You read right: CANCER AWARENESS IS GIVING US CANCER.

That’s a feminist issue.

Gone daddy gone

Friday, August 7th, 2009

Not long ago, Matt commented on something he’d read in the newspaper: “It says here that heart disease is the leading cause of death in this country,” he said. “If that’s true, then why do we know so many people with cancer?”

Good question. I wondered if it was because of our demographics–as thirtysomethings, we tend to hang with folks whose cholesterol profiles have not yet caught up with them. We eat cheese and drink beer with abandon. “That still doesn’t explain all the cancer,” he grumped.

This weekend Matt is on the east coast visiting a good friend and cancer survivor. It is a trip I made several times myself, before my own east coast friend succumbed to the disease in late 2007. This week alone we experienced both of cancer’s schizophrenic extremes: a diagnosed family member received wonderful PET scan results, while an old friend from high school had a five hour operation to remove a tumor from her brain.

I’m at a breaking point. I AM QUITE LITERALLY SICK TO FUCKING DEATH OF ALL THIS CANCER. It doesn’t help that the national nightmare that is health care reform in this country has brought end-of-life care and medical rationing into the debate.

I keep having flashbacks to the one time I accompanied Liz on her chemo day, at the Dana Farber Cancer Institute in Boston. One tiny positive through her whole ordeal was the fact that her insurance picked up the tab for all of her treatments. Avastin alone, she gasped, would cost over a hundred grand to someone who didn’t have insurance. Liz had Avastin, and a seemingly endless string of chemo drugs in addition to radiation, several surgeries, and many long hospital stays.

Liz was 33 and a half years old at the time of her diagnosis. She died two years later. How much did those two years cost her insurers? I don’t know. What would it cost not to pay for them?

Take a guess. It’s been nearly two years since she died and I can’t type this without feeling the too-familiar panicky clutch in my chest, the stinging tears welling up in my eyes. I would do anything, anything, to have her back again.

I think about her a lot.

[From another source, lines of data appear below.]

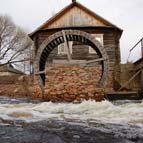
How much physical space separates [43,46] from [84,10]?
5003 millimetres

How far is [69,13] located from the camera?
2091 centimetres

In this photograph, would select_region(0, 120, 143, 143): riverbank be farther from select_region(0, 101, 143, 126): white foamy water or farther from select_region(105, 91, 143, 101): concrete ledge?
select_region(105, 91, 143, 101): concrete ledge

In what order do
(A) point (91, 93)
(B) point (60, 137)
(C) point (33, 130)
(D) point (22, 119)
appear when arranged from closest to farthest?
(B) point (60, 137) → (C) point (33, 130) → (D) point (22, 119) → (A) point (91, 93)

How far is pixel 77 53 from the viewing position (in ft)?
70.4

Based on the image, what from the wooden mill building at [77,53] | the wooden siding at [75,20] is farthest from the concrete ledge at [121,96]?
the wooden siding at [75,20]

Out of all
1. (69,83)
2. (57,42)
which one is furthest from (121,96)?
(57,42)

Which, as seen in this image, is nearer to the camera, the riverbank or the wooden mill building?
the riverbank

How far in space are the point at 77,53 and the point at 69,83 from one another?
772 cm

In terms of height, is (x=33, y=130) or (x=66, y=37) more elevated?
(x=66, y=37)

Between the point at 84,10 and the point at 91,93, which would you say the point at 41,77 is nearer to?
the point at 91,93

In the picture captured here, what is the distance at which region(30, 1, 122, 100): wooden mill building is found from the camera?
1404 centimetres

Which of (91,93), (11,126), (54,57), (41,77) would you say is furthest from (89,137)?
(54,57)

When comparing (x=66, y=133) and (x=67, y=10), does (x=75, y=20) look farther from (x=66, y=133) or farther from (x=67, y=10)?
(x=66, y=133)

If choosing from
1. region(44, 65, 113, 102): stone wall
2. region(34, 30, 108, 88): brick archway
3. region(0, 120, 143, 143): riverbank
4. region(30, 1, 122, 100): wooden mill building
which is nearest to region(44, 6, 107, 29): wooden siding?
region(30, 1, 122, 100): wooden mill building
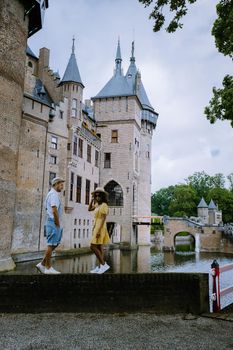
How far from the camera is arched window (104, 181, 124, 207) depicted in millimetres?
37812

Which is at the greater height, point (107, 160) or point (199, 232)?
point (107, 160)

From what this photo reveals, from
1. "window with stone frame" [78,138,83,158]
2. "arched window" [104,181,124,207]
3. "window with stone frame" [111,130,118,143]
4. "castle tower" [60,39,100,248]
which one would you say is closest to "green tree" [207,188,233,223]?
"arched window" [104,181,124,207]

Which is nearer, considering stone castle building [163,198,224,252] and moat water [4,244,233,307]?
moat water [4,244,233,307]

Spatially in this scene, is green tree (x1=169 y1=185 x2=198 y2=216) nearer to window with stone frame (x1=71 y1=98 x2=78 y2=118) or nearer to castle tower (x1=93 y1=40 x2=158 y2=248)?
castle tower (x1=93 y1=40 x2=158 y2=248)

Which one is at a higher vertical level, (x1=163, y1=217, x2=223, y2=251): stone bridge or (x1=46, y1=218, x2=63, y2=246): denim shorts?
(x1=46, y1=218, x2=63, y2=246): denim shorts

At times I smile when I think of the venom she would spew at those who believe that a single-payer system would limit access to the treatments that kept her alive–she knew that these treatments were out of most people’s reach already! Liz knew that our health care system was a moral disgrace. She had no doubt that thousands of other people with colon cancer would love to sit in her chemo chair at Dana Farber, but couldn’t. She knew those people would die more quickly, less hopefully, and certainly a hell of a lot poorer than she would.

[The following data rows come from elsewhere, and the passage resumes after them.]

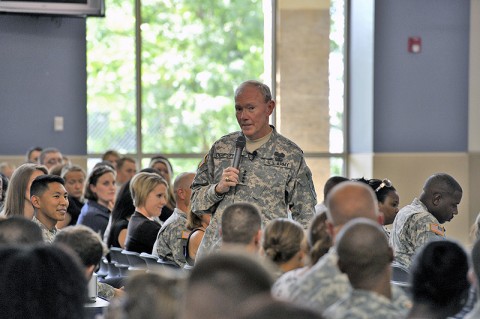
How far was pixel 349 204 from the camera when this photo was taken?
357cm

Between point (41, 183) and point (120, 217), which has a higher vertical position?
point (41, 183)

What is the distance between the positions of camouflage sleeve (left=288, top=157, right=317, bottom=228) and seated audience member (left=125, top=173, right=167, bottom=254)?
1891 mm

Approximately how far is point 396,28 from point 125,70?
3510 millimetres

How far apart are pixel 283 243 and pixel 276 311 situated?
205cm

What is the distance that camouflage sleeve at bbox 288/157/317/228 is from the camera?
4578 mm

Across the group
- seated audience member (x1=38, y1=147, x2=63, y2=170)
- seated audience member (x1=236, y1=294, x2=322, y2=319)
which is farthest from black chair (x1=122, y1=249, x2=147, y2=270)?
seated audience member (x1=236, y1=294, x2=322, y2=319)

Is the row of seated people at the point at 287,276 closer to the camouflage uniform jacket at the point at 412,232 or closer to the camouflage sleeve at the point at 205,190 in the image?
the camouflage sleeve at the point at 205,190

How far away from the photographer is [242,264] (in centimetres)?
192

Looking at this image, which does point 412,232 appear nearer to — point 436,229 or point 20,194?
point 436,229

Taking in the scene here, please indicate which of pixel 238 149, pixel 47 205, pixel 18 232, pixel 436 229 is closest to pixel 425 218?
pixel 436 229

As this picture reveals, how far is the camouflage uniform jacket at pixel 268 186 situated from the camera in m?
4.60

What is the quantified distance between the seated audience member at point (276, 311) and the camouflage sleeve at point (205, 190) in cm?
286

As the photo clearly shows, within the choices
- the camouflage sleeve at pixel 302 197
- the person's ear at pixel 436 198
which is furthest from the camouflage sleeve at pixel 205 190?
the person's ear at pixel 436 198

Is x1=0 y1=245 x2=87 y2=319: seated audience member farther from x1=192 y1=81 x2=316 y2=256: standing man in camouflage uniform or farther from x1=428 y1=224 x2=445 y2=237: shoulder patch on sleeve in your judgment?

Of course, she never planned on dying at all. I last spoke to her on October 29, 2007, when she called from her hospital bed to wish me a happy 36th birthday. She sounded frail, both physically and mentally. I was too afraid to ask about this strange thing called “end-of life care”, and she never mentioned it. All I could tell her was that I loved her, and that would have to be enough. She died two weeks later.

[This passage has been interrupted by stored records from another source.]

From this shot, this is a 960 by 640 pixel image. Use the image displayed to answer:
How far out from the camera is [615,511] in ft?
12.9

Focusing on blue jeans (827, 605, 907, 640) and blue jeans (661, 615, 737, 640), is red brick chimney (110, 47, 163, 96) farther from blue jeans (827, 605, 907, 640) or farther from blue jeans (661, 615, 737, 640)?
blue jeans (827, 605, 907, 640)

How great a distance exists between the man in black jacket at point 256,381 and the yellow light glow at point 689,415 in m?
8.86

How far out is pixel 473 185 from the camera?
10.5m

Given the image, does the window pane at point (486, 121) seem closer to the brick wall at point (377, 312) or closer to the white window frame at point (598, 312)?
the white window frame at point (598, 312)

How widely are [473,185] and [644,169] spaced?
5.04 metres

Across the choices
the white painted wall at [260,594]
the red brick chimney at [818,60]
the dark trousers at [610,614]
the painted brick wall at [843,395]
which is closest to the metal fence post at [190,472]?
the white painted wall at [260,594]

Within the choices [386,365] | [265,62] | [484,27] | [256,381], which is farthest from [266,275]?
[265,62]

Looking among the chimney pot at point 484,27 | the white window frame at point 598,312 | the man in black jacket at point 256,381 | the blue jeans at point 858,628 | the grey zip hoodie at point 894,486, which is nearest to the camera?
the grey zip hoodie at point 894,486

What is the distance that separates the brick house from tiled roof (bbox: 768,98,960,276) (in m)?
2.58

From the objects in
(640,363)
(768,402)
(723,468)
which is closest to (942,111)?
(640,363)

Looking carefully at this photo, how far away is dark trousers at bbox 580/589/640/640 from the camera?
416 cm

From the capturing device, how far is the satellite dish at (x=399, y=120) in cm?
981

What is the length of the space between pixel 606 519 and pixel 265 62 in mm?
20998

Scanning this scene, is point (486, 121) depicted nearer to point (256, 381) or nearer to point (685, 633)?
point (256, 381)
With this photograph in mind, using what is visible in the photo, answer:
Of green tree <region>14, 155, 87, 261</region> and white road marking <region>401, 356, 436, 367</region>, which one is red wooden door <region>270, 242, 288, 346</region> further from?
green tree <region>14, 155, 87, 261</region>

What DON’T we talk about when we talk about health care? Death. Money. Economic class. Equality, or the lack thereof. Fear. Mortality. Losing the illusion of control that we all hold so dear.

I can’t think about “health care reform” and not think about all the fucking cancer. I can’t hear “end of life” and think that death is going to happen to someone else. Death is coming, and death is real. Death is in the future for you, for me, for my children, for President Obama, for Rush Limbaugh, for everyone who panics at the idea of a single payer system. Death is a certainty. No one can escape it. The existence of death ought to humble us and make us more respectful of life. After all, if a dying woman can muster the strength to give a shit about the uninsured, why can’t everyone else?